Günlük yaşamda ayaküstü beslenme ve zaman kaybı gerekçesi ile tüketilen fast food tarzı yiyeceklerin, hemeroite yol açtığını söyleyen Genel Cerrah Op.Dr. Hasan Yavuz, "Bu tarz yiyecekler, kanser, obezite, hipertansiyon gibi rahatsızlıkların yanı sıra hemoroit oluşumunu da tetikliyor" dedi.
  Çağıner Hastanesi Genel Cerrah Op. Dr. Hasan Yavuz, günlük yaşamın bir parçası haline gelen, fast food tarzı beslenmenin sağlık açısından ciddi sorunlara yol açtığını belirtti. İnsanların zararlarını bildiği halde bu gıdaları tükettiğini belirten Op.Dr. Yavuz, neredeyse her sokak başında bulunan ve ayaküstü fazla zaman kaybı olmadığı için de tercih edildiğini söyledi. Bu tarz gıdalarda kalp damar hastalıklarına yol açan trans yağ oranı çok yüksek olduğunu ifade eden Op. Dr. Hasan Yavuz, "Kalp damar hastalığı yapıcı sature trans - yağ oranı çok yüksek, çünkü ürünler bu yağlarda kızartılıyor. Bir öğünde günlük ihtiyacımızın yarısını, yanı 1000 kalori alabiliyoruz. Bu da fark ettirmeden bize ihtiyacımızdan daha fazlasını almamıza alıştırıyor ve sonuçta obezleşiyoruz. Tuz oranı yüksek olduğu için hipertansiyonu başlatıyor. Ayrıca vitamin ve mineral oranı çok düşük olmasından dolayı Echerıchıa Coli dediğimiz ve kronik ishale neden olan bakteri, bu ürünlerde tamamen kontrol altına alınamıyor. Bu tarz gıdalarda lif oranı düşük, protein içeriği yüksek olmasından dolayı bağırsak harekatları yavaşlıyor. Az posalı sert kıvamlı bir dışkı oluşuyor. Sonuçta aşırı ıkınmaya bağlı hemoroit ve makat yırtıkları kolayca oluşabiliyor. Zamanla iç hemoroitler giderek buyuyor ve dışa taşıyor, bu süreç devam ettiğinde dışkılama sonrası devamlı kanamalar ve aşırı ağrı hayatı çekilmez bir hale getiriyor. Aynı zamanda bu ürünlere koruyucu ve renklendirici maddeler ekleniyor ki bunlarında kansere yol açabileceği herkes tarafından biliniyor" dedi.

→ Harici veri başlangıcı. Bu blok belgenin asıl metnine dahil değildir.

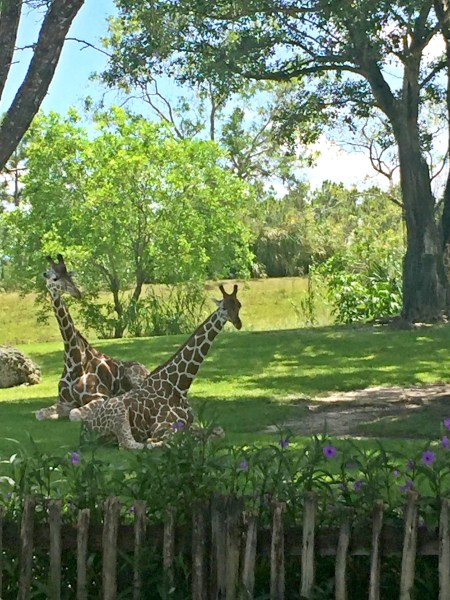 giraffes in the miami zoo. See more adventures and things to do in miami over at adventures of b2
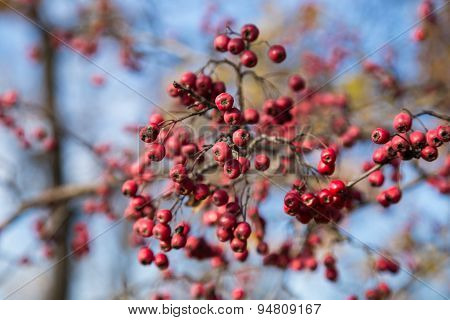 Rowan berries Mountain ash tree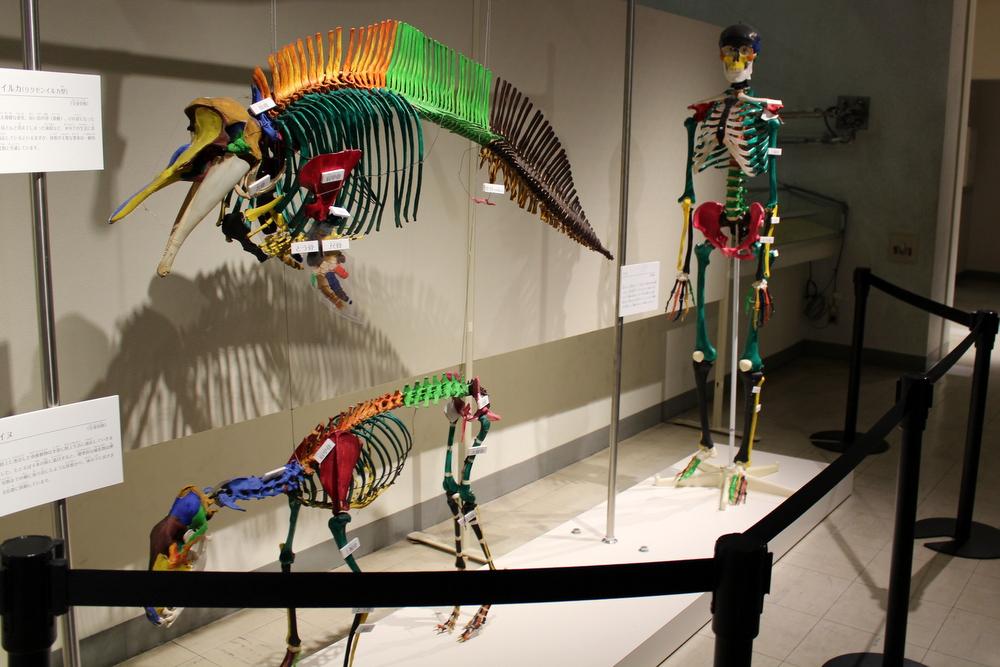 http://pangea-note.com/museum/blogimg/1-IMG_9139.JPG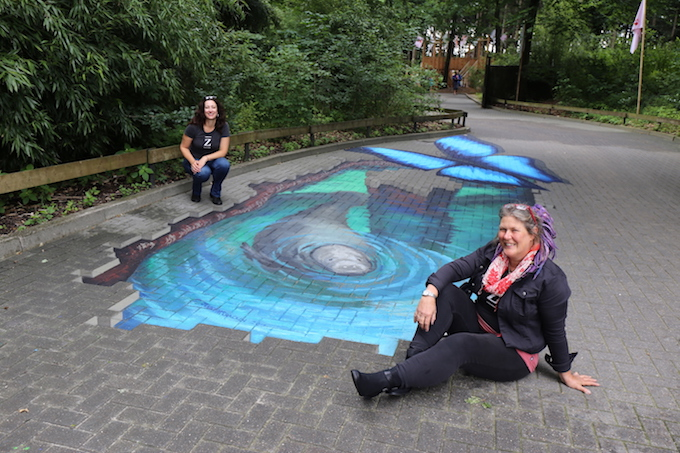 3D chalk art for manatee exhibit by Jenny McCracken
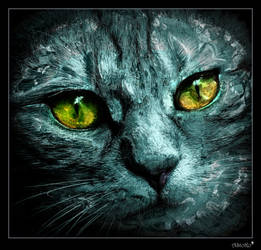 Cat Face by AStoKo by AStoKo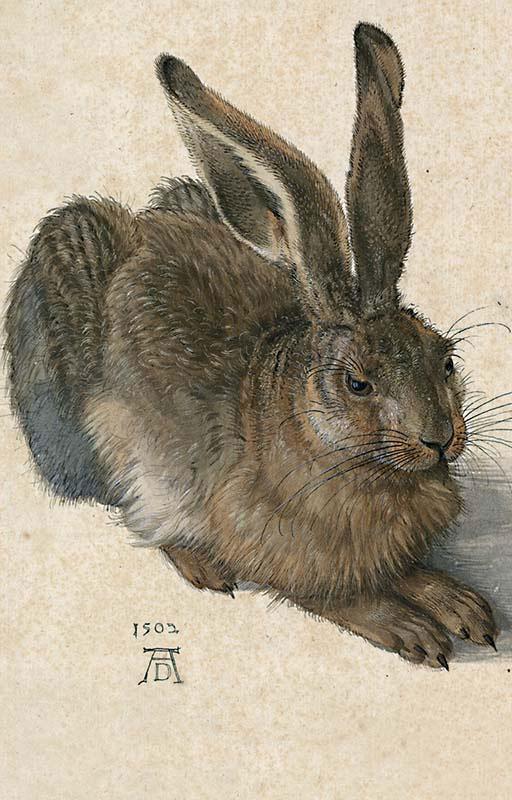 Durer Hare Renaissance Jigsaw Puzzle
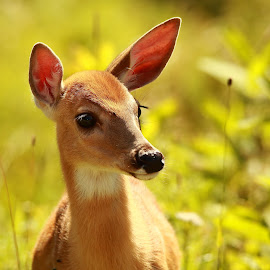 A Touch of Morning Light by Jacqui Sjonger - Animals Other Mammals ( wilderness, dawn, nature, outdoors, wildlife, sunlight, light, close up, portrait, deer, animal )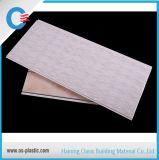 El panel del PVC y techo del PVC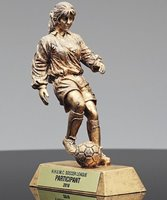 Picture of GR Series Soccer Award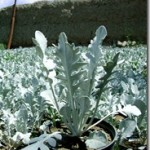 آموزش کاشت  ابری نقره ای /پرور ش گیاه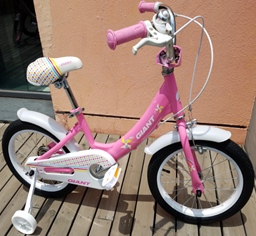 xe-dap-tre-em-giant-Darb-161-pink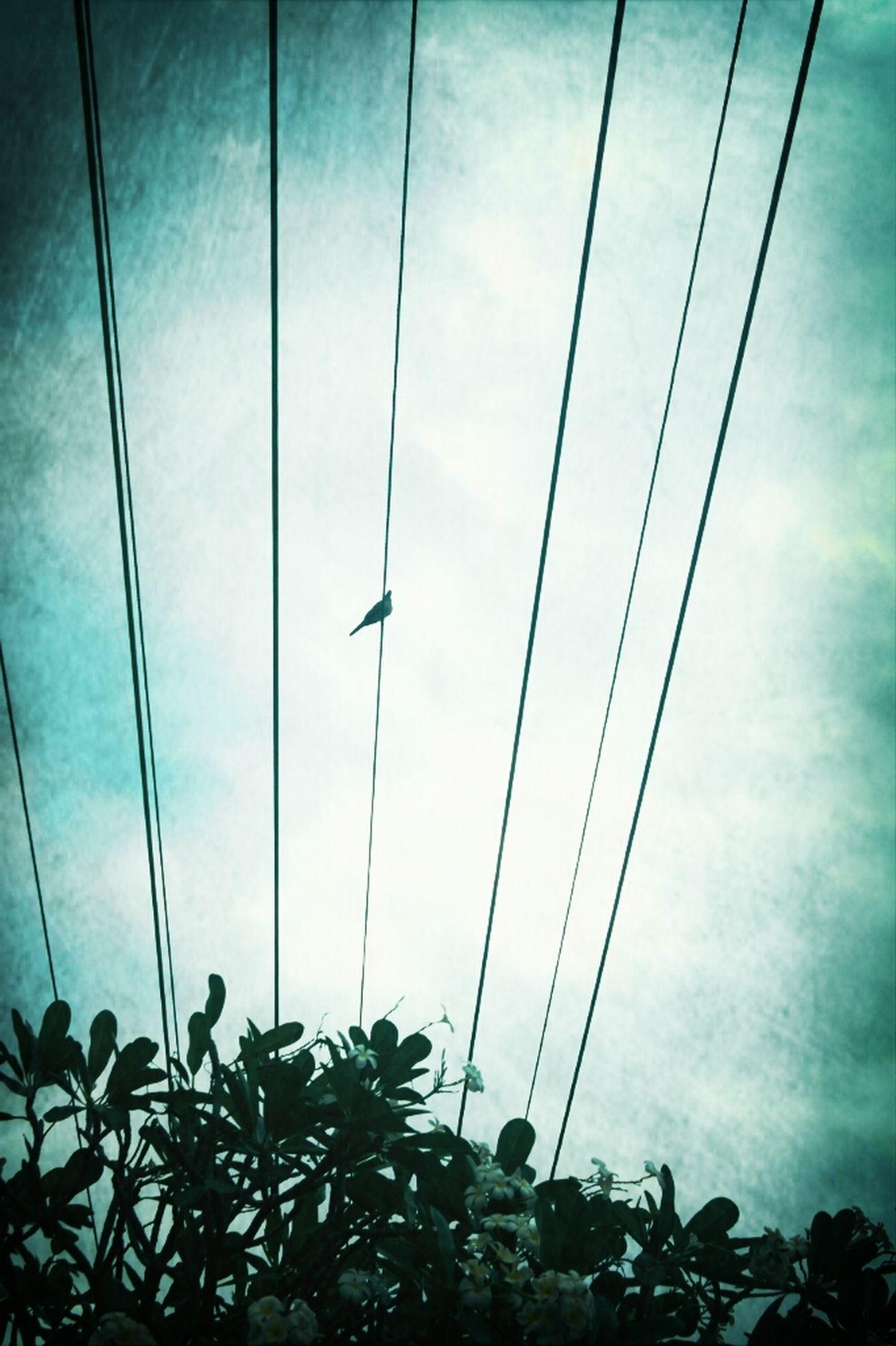Vintage Bird On A Wire Powerlines Frangipanni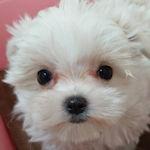 マルチーズ ブリーダー 子犬販売 AngelWan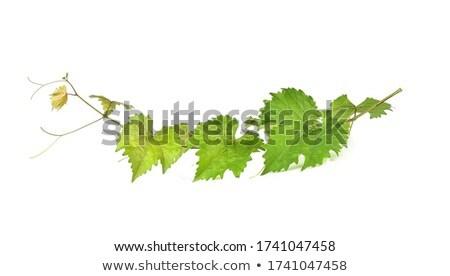 brilhante · vinho · uva · mesa · de · madeira · festa · fruto - foto stock © artjazz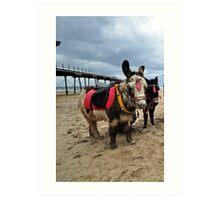 Donkeys on Saltbun beach Art Print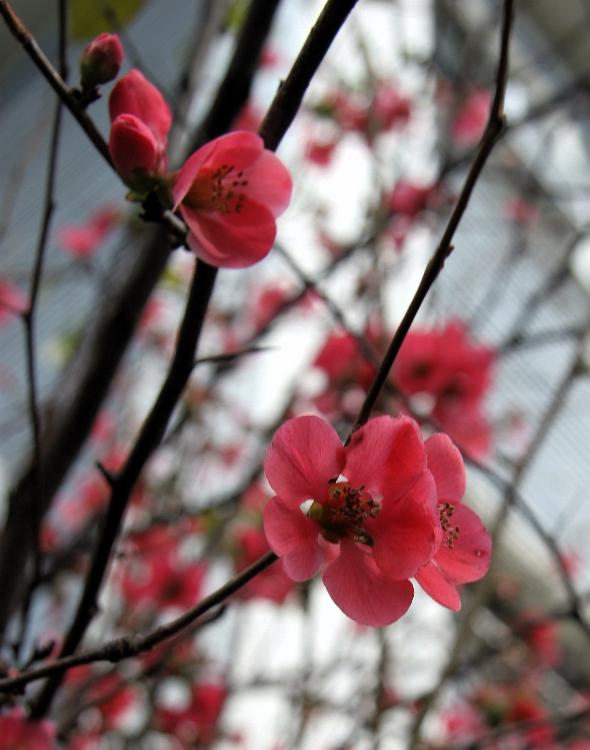 sunday florafeb26b.jpg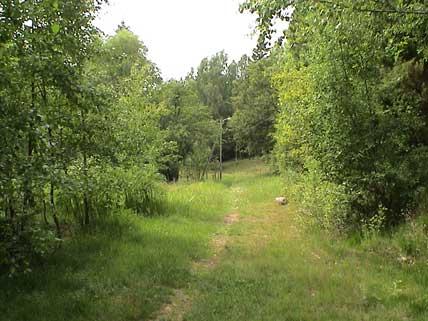 Skogspår
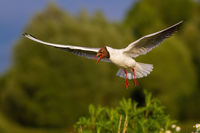 Black-headed gull with open beak landing in green summer nature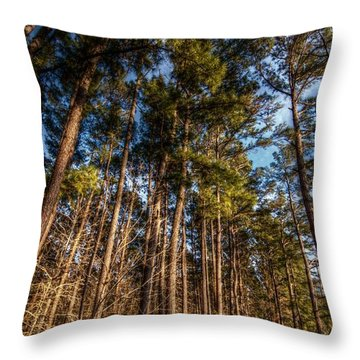 Lost In The Woods Throw Pillow by Linda Unger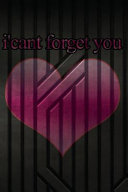 I'cant Forget You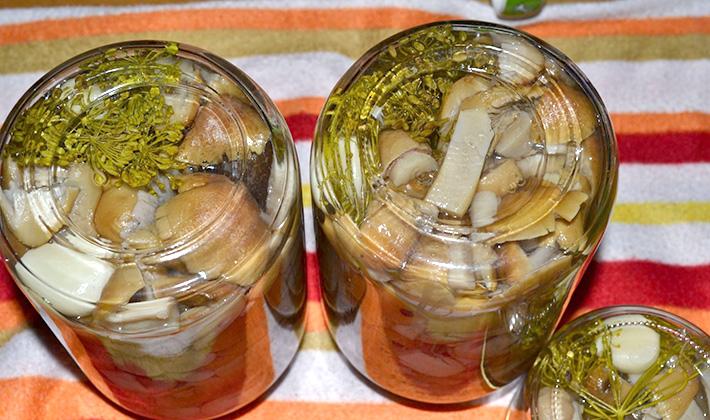 Маринование рядовок на зиму: пошаговые рецепты
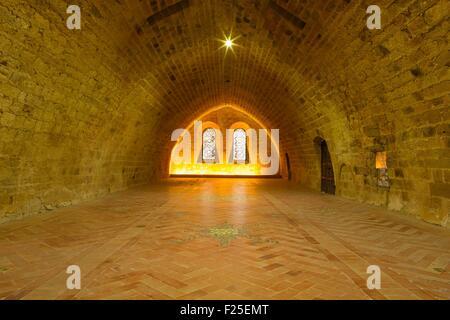 France, Aude, Narbonne, sainte Marie de Fontfroide cistercian abbey, the monk's dormitory - Stock Photo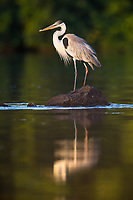 A cocoi heron, Ardea cocoi, standing on rock in the middle of a river.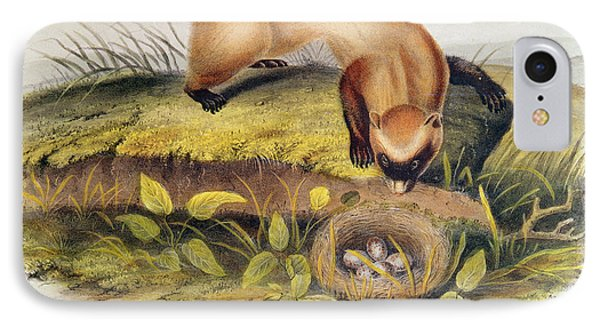 Ferret IPhone Case by John James Audubon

  Gelişen tıp ve teknoloji ile birlikte günümüzde hemoroitler 15 dakikada lazer ile tedavi ediliyor olsa da, sonuçta bu tarz yiyeceklerin tüketilmesinin sakıncalı olduğu biliniyor. Hasan Yavuz, fast foodun günümüzün rutin bir parçası olmadan arada bir, öğün yemekleri sonrasında bol su, lifli besinler ve günde bir adet gün kurusu kayısısı tüketilmesinin mevcut komplikasyonları minimuma indireceği tavsiyesinde bulundu.